Irrompe nel Medio Oriente un rompicapo avvolto in un enigma, e in tre giorni, tre straordinari giorni, all’improvviso cambia tutto. Le prossime settimane ci diranno quale amalgama emergerà della caotica alleanza di milizie che dopo 53 anni ha smantellato l’interminabile dittatura degli Assad; e soprattutto se il crollo del regime dia inizio a un percorso verso la democrazia, inevitabilmente tortuoso, oppure conduca a una furibonda mischia etnica che risucchierebbe tutti i confinanti.

Ma intanto prendiamo atto che in 72 ore la storia ha voltato pagina. Lo scontro tra Israele e l’Iran non è più il motore degli eventi, Usa e Russia all’improvviso si scoprono attori marginali, riconquista il centro della scena l’antico signore dei deserti arabi, la Turchia neo-ottomana; e gli europei che con l’accordo Sikes-Piqot spartirono il Medio Oriente in zone d’influenza a distanza di un secolo risultano completamente, desolatamente estranei al futuro assetto della regione.

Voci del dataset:
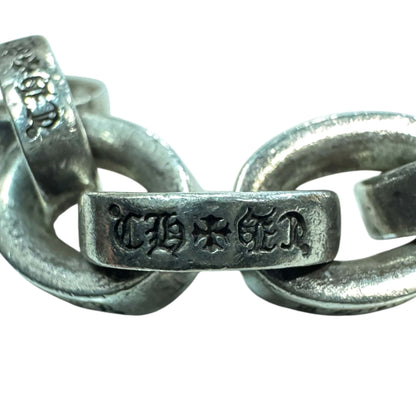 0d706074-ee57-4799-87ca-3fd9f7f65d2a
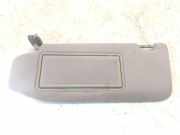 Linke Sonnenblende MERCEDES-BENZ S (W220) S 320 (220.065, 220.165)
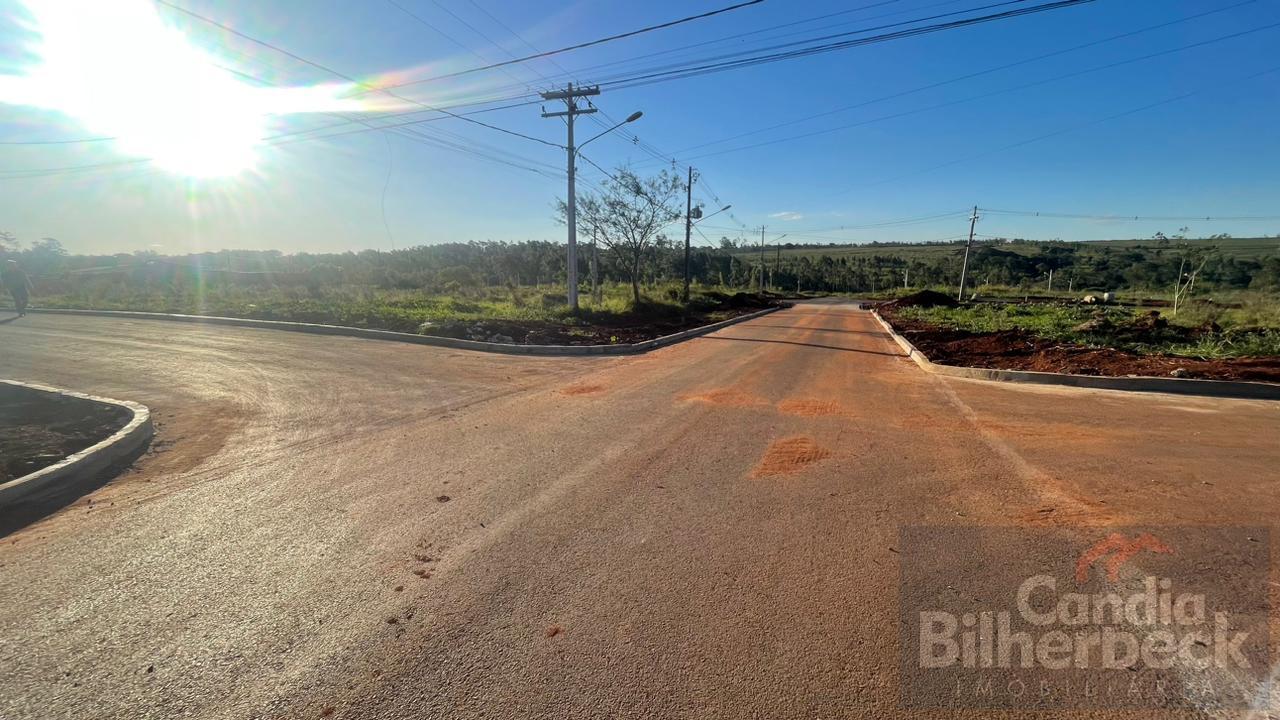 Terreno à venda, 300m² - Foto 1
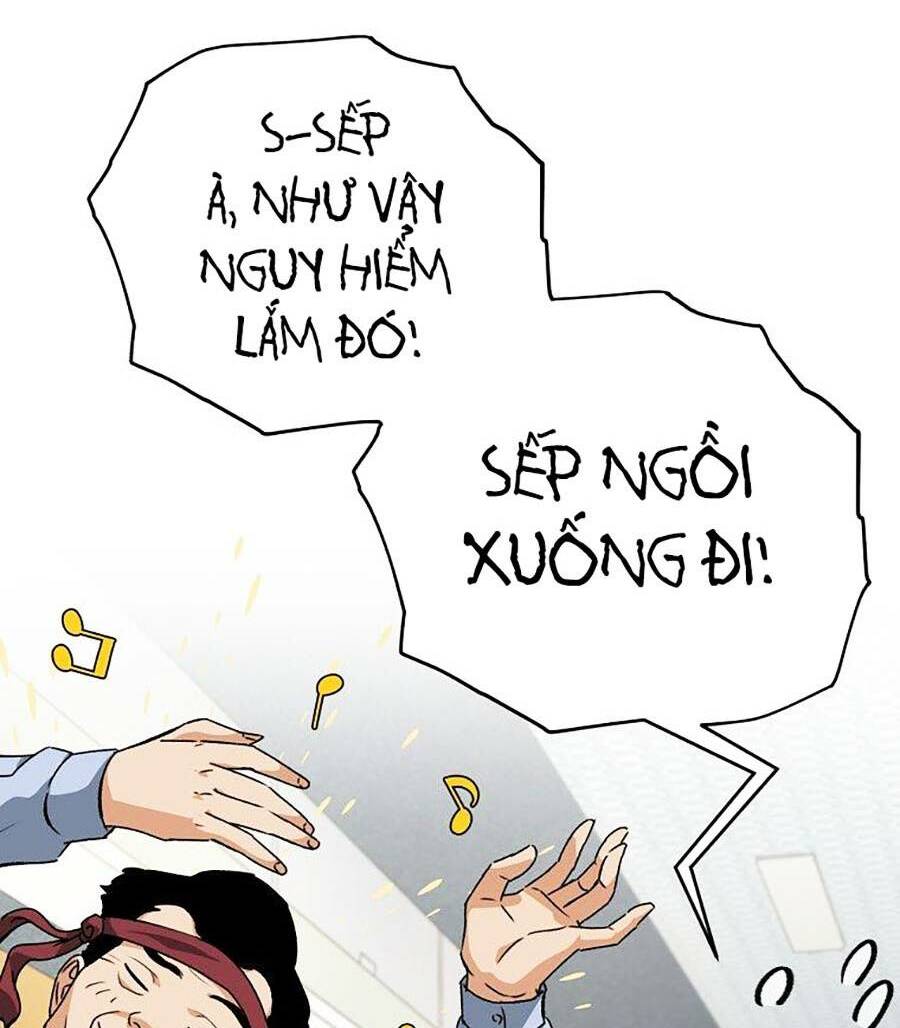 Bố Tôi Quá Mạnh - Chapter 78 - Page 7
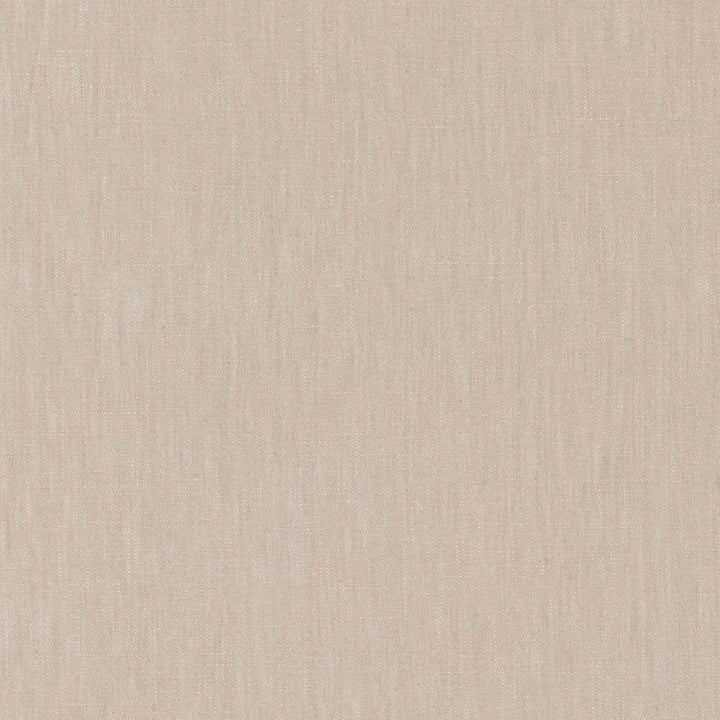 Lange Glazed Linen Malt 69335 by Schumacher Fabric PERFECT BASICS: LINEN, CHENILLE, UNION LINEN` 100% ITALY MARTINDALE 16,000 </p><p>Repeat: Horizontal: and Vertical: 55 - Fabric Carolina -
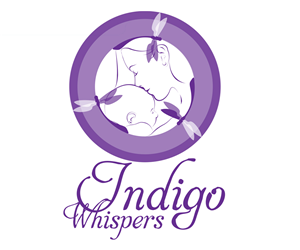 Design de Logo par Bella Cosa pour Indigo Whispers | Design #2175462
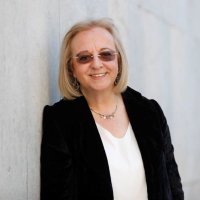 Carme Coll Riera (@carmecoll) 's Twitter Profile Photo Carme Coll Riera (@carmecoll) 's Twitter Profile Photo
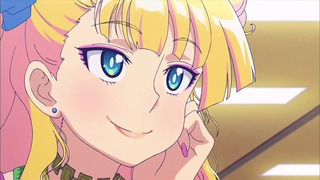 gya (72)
--
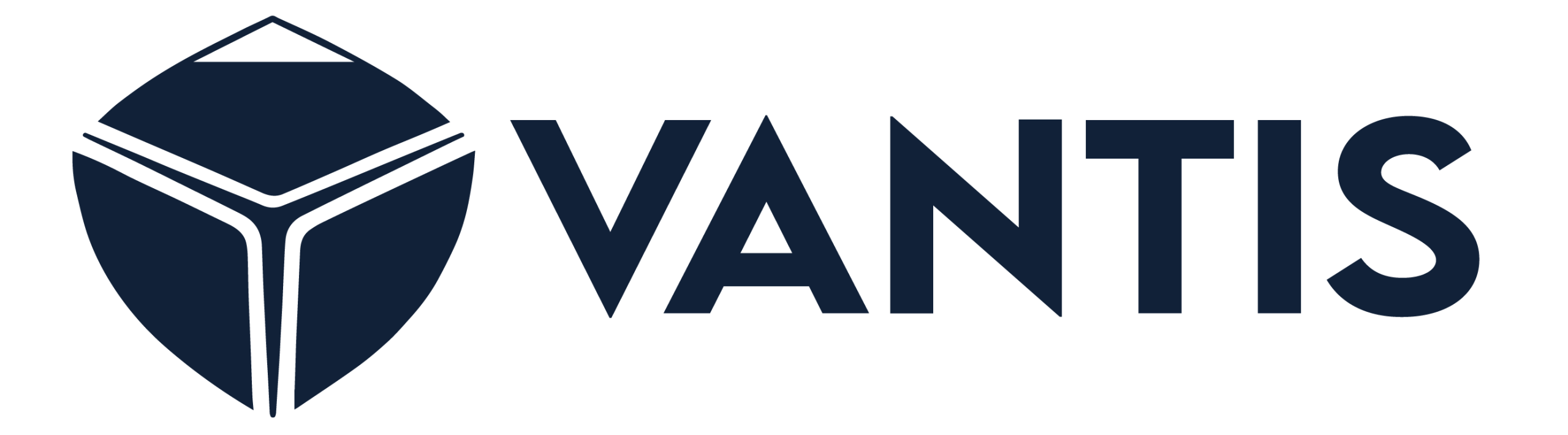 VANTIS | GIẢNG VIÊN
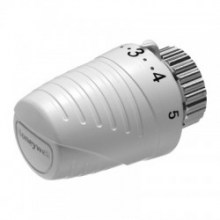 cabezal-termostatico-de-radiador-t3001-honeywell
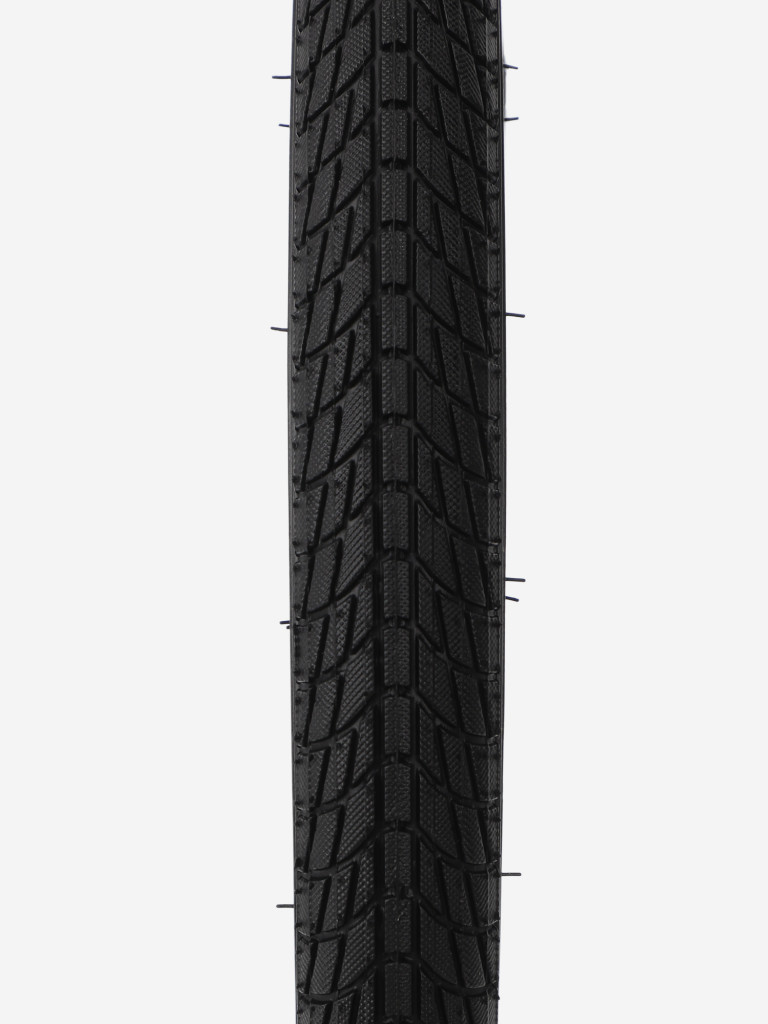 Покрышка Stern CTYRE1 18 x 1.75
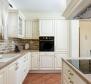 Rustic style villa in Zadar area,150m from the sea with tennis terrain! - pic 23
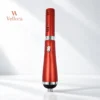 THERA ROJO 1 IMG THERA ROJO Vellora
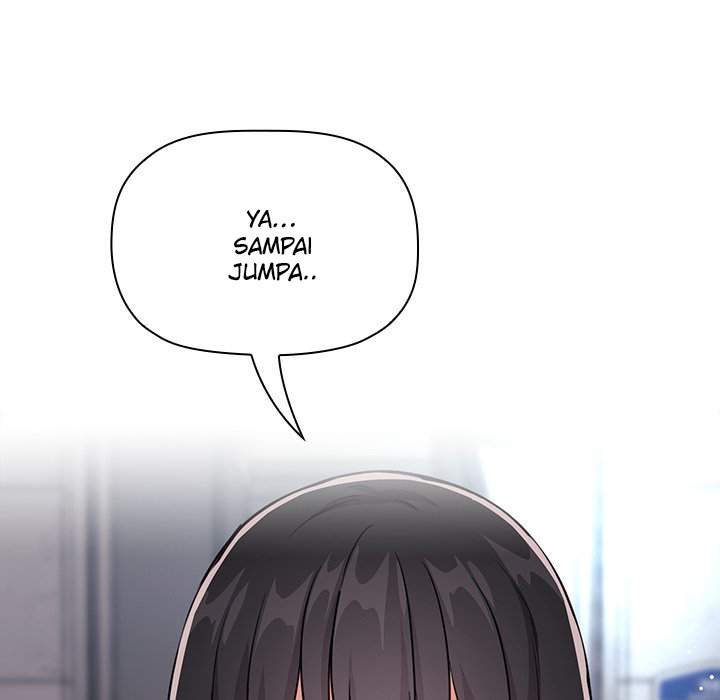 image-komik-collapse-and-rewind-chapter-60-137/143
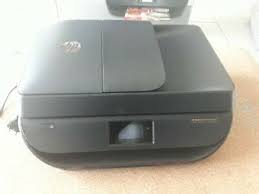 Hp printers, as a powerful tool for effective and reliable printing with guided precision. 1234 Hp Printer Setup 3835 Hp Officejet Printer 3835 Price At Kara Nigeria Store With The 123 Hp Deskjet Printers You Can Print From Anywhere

Compiti:
1. Nel brano sulla caduta degli Assad, dopo quanti anni l'alleanza di milizie ha smantellato la loro dittatura?
2. Per favore, ricopia dal brano sulla caduta degli Assad tutto quello che va da "Irrompe nel Medio" fino a "tutti i confinanti.".

Risultati:
1. Dopo 53 anni.

2.
Irrompe nel Medio Oriente un rompicapo avvolto in un enigma, e in tre giorni, tre straordinari giorni, all’improvviso cambia tutto. Le prossime settimane ci diranno quale amalgama emergerà della caotica alleanza di milizie che dopo 53 anni ha smantellato l’interminabile dittatura degli Assad; e soprattutto se il crollo del regime dia inizio a un percorso verso la democrazia, inevitabilmente tortuoso, oppure conduca a una furibonda mischia etnica che risucchierebbe tutti i confinanti.